Department of Experimental Surgery and Surgical Research, University of Athens, Medical School, 11 527 Athens, Greece.
Resuscitation. 2012 Apr;83(4):527-32. doi: 10.1016/j.resuscitation.2011.09.015. Epub 2011 Oct 1.
To study the effects of the combination of adrenaline (epinephrine) and vasopressin compared to adrenaline alone on initial resuscitation success, 24h survival, and neurological outcome in a swine model of asphyxial cardiac arrest (CA).
This prospective randomized experimental study was conducted at a laboratory research department. Twenty female Landrace/Large-White pigs, 12-15 weeks of age, were investigated. Asphyxial CA was induced by clamping of the endotracheal tube. After 4min of untreated CA, resuscitation was initiated by unclamping the endotracheal tube, mechanical ventilation, chest compressions and adrenaline (Group A) or a combination of adrenaline with vasopressin (Group A+V) administered intravenously. In case of restoration of spontaneous circulation (ROSC), the animals were monitored for 30min and then observed for 24h.

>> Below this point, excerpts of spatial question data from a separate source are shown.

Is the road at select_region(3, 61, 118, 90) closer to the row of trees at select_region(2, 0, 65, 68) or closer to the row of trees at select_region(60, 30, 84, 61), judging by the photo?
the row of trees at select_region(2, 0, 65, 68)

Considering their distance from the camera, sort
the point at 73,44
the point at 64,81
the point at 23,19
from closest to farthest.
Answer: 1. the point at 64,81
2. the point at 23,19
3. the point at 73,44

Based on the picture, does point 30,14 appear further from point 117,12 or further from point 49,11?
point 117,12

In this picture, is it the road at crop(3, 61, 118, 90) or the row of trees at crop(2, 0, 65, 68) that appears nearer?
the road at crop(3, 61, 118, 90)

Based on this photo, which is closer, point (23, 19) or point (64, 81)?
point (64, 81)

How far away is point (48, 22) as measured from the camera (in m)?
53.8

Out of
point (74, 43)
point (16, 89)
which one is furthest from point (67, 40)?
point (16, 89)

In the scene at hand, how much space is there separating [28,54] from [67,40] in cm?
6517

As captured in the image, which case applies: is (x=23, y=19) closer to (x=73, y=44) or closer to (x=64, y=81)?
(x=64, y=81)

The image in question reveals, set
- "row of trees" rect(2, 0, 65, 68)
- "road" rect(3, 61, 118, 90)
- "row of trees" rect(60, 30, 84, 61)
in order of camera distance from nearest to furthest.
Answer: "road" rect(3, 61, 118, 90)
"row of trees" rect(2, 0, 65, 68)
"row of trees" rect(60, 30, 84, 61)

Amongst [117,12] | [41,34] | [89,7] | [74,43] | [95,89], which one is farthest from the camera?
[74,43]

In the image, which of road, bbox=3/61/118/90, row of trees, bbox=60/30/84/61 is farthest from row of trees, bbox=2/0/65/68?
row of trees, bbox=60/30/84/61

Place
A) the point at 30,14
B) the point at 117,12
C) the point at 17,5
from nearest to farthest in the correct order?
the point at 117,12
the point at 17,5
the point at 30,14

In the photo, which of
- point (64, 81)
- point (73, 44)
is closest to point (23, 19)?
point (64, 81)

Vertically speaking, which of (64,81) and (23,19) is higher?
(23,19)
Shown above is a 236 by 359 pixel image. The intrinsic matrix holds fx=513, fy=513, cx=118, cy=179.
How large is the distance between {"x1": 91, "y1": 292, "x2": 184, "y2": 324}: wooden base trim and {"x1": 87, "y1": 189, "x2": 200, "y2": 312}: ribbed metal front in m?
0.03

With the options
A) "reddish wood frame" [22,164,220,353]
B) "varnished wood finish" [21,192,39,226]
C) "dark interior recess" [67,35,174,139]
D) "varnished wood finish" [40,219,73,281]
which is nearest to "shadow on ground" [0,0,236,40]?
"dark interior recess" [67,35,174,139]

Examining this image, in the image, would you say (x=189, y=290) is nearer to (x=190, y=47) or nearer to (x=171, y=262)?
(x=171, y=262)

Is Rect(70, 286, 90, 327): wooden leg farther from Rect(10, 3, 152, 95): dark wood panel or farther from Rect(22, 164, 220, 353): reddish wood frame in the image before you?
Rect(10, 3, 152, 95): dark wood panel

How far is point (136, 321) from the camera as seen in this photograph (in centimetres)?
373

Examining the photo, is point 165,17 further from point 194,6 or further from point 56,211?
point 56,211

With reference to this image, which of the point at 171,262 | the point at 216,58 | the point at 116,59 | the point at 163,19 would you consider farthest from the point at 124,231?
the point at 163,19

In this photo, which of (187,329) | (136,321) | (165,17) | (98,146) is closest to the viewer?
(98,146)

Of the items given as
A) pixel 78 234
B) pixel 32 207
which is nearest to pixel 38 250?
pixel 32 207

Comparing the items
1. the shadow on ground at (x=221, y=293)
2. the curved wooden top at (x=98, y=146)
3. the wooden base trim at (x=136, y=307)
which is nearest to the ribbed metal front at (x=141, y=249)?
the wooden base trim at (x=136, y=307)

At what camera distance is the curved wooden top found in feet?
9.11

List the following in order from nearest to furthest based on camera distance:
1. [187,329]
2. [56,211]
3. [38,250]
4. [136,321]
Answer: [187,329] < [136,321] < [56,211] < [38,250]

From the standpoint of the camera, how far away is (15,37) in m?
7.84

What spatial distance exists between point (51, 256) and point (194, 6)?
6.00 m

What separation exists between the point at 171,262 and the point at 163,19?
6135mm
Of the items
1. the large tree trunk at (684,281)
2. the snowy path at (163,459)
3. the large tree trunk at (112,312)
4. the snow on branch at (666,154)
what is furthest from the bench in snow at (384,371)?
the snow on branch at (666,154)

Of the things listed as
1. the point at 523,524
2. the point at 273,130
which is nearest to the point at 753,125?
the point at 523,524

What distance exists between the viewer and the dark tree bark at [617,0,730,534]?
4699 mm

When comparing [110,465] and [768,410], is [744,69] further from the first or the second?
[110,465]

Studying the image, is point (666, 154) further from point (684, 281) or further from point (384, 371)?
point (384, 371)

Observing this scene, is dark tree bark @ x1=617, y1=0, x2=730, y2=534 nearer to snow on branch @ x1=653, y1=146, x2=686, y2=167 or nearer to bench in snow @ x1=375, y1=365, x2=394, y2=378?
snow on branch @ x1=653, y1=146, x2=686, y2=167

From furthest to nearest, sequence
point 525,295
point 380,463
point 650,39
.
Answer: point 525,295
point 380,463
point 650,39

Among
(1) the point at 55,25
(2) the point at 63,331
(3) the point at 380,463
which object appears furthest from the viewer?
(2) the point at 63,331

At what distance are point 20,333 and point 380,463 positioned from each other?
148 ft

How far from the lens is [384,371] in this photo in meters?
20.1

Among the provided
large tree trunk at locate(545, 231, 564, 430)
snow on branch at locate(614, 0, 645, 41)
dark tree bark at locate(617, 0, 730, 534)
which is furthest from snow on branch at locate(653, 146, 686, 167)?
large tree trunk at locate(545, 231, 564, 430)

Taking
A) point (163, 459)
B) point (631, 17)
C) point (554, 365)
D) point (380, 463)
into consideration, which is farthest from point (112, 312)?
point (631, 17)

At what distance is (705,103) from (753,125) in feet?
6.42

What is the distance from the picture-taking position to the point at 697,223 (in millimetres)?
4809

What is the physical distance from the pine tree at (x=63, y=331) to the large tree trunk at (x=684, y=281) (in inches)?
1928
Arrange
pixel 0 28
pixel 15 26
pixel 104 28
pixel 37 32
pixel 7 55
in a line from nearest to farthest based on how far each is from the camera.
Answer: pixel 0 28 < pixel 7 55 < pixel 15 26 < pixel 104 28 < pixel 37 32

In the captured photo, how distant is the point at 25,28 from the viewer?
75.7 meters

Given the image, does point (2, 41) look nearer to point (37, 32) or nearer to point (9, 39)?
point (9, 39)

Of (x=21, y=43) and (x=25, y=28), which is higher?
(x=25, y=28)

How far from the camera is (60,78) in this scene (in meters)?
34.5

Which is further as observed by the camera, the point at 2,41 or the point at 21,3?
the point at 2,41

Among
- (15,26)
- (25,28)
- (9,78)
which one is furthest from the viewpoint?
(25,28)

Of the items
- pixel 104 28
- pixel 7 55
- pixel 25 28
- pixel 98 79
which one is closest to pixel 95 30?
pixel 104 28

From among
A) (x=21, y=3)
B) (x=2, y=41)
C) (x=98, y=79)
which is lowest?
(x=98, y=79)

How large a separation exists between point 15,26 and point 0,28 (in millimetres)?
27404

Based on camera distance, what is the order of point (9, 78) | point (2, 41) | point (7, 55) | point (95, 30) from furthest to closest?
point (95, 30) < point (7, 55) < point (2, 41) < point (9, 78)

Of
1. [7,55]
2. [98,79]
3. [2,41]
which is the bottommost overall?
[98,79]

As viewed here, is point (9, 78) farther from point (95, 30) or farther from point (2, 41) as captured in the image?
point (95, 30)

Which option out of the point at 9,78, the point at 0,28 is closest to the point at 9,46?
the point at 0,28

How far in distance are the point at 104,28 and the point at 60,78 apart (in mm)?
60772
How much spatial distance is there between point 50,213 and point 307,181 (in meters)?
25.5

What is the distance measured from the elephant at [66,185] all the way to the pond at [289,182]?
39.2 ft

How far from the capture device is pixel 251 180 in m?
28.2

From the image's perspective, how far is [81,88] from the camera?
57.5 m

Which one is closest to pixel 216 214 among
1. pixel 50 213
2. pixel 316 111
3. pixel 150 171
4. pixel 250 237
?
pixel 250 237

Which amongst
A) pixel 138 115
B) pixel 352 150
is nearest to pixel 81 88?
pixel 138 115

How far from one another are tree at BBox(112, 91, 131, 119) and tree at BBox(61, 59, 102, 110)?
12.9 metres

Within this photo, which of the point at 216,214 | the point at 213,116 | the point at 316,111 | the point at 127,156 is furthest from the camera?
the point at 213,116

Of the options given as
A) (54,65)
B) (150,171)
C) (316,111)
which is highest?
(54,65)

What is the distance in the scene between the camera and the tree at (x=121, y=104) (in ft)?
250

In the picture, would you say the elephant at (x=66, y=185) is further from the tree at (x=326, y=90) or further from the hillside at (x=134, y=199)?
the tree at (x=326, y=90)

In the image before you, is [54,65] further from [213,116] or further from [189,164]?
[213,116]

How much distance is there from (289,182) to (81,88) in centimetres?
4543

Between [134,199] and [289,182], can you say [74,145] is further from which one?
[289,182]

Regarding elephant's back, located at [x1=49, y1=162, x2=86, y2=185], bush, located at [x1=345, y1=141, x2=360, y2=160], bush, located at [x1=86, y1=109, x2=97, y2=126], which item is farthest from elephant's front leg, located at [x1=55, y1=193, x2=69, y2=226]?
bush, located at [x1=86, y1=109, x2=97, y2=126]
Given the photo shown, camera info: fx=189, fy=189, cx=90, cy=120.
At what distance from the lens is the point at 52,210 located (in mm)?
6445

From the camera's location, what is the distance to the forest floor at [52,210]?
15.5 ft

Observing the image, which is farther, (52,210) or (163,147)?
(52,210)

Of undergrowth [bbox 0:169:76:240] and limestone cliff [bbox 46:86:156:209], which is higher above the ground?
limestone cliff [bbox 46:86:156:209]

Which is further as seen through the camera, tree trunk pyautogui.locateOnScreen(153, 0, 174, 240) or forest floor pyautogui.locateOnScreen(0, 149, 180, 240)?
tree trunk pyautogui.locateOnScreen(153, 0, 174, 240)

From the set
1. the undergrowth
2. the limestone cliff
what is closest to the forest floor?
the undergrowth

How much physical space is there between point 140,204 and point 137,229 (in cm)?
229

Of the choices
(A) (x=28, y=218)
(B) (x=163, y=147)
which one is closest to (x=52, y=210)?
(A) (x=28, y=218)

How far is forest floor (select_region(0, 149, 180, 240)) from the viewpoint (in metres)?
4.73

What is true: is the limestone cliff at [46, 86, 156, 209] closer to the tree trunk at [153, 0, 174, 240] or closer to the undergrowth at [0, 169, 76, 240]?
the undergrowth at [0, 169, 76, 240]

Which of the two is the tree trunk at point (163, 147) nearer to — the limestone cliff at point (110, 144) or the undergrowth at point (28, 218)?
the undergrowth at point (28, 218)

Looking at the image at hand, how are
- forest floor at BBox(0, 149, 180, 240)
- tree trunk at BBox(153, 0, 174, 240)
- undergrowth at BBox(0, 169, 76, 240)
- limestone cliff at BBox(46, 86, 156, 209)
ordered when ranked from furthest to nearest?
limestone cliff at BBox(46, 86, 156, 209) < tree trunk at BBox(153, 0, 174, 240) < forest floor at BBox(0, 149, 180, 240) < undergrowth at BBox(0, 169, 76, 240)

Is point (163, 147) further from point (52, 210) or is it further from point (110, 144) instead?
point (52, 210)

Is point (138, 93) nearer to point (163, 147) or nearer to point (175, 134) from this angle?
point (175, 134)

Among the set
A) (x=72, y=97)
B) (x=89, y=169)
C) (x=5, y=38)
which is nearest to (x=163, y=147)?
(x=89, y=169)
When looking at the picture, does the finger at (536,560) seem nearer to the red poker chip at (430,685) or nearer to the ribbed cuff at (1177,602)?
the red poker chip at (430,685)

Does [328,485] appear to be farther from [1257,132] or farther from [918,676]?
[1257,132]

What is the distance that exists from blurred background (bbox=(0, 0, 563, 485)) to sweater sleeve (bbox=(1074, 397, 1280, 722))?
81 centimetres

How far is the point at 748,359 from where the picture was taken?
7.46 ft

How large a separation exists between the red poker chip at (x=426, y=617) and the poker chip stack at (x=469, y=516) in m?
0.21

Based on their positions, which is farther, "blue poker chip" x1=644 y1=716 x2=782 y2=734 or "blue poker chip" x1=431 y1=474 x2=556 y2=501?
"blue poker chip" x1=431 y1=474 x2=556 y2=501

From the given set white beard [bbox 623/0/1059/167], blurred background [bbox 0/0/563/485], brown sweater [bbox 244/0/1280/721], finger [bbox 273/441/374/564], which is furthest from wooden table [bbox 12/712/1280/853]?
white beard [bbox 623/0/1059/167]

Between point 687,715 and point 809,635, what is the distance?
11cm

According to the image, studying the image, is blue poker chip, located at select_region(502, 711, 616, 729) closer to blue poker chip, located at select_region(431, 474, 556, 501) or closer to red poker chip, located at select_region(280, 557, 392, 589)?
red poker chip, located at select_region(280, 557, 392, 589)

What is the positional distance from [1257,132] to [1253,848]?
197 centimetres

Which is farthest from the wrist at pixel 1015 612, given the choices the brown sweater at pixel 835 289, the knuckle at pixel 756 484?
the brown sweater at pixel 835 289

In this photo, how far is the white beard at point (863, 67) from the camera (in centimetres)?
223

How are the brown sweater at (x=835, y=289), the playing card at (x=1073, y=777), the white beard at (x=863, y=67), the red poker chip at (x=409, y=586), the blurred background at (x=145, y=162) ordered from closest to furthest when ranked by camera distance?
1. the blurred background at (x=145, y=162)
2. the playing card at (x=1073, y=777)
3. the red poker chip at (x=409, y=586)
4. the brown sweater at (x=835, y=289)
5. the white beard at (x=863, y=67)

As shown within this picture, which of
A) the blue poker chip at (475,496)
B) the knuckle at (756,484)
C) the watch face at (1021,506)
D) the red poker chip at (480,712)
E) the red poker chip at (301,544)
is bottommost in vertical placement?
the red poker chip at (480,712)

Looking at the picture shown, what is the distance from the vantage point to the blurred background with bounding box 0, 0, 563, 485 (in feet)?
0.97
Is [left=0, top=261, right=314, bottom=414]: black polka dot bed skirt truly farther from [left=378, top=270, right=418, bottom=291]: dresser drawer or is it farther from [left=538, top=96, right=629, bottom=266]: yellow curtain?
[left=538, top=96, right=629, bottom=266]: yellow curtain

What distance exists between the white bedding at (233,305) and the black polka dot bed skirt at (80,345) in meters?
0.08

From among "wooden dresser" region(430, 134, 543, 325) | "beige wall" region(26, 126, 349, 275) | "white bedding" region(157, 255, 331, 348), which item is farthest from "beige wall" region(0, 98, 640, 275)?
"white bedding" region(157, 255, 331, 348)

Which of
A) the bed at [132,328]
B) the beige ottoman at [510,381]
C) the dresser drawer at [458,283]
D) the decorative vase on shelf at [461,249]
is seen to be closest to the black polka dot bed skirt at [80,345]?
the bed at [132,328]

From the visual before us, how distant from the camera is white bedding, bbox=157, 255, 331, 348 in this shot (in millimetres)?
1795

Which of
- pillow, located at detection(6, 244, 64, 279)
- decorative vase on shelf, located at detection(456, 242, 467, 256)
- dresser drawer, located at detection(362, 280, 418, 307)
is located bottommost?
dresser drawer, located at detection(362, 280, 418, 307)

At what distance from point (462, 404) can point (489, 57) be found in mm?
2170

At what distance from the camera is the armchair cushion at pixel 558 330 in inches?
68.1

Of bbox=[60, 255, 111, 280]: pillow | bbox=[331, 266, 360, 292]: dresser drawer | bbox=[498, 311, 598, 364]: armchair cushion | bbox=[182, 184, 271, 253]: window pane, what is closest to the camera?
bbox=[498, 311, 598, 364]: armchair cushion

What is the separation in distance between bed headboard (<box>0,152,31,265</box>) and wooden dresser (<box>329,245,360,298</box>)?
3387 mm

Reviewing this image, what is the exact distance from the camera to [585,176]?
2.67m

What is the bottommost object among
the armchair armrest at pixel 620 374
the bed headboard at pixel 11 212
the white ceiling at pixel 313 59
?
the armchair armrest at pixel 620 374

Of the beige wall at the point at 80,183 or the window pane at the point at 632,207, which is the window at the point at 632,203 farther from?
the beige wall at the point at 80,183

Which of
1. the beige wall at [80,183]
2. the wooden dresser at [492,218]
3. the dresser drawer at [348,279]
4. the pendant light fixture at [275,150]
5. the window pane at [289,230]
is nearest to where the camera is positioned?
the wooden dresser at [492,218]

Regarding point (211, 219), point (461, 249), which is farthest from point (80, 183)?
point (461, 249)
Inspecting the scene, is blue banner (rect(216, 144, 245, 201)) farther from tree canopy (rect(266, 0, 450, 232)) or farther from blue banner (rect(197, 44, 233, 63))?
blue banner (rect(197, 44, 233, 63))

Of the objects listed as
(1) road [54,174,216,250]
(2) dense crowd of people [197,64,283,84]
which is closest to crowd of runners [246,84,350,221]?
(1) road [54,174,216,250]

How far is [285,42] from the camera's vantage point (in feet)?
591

Hemodynamic variables were measured at baseline during CPR and in the post-resuscitation period. Statistically significant difference was observed in groups A and A+V regarding coronary perfusion pressure (CPP) during the first minute of CPR. In both groups, ROSC and survival rates were comparable (p=NS). Neurological deficit score (NDS) was significantly higher in the combination group 24h following CA (p<0.001). Brain histological damage score (HDS) was also better in the combination group (p<0.001). Total HDS and NDS showed a statistical significant correlation (p<0.001).
In this porcine model of asphyxial CA, adrenaline alone as well as the combined administration of adrenaline and vasopressin resulted in similar ROSC and survival rates, but the combination of adrenaline and vasopressin resulted in improved neurological and cerebral histopathological outcomes.
研究肾上腺素(epinephrine)与血管加压素联合应用与单独使用肾上腺素对窒息性心脏骤停(CA)猪模型初始复苏成功、24 小时存活率和神经结局的影响。
这是一项在实验室研究部门进行的前瞻性随机实验研究。共纳入 20 头 12-15 周龄的长白-大约克母猪。通过夹闭气管内导管诱发窒息性 CA。在未经治疗的 CA 持续 4 分钟后,通过松开气管内导管、机械通气、胸外按压和静脉内给予肾上腺素(A 组)或肾上腺素与血管加压素联合(A+V 组)来开始复苏。一旦恢复自主循环(ROSC),动物将被监测 30 分钟,然后观察 24 小时。
在 CPR 期间和复苏后测量血流动力学变量。在 CPR 的第一分钟,A 组和 A+V 组的冠状动脉灌注压(CPP)存在统计学显著差异。在这两组中,ROSC 和存活率相当(p=NS)。CA 后 24 小时,联合组的神经缺损评分(NDS)明显更高(p<0.001)。联合组的脑组织损伤评分(HDS)也更好(p<0.001)。总 HDS 和 NDS 呈统计学显著相关(p<0.001)。
在这种窒息性 CA 的猪模型中,单独使用肾上腺素和联合使用肾上腺素和血管加压素均导致相似的 ROSC 和存活率,但肾上腺素和血管加压素联合使用可改善神经和脑组织病理学结果。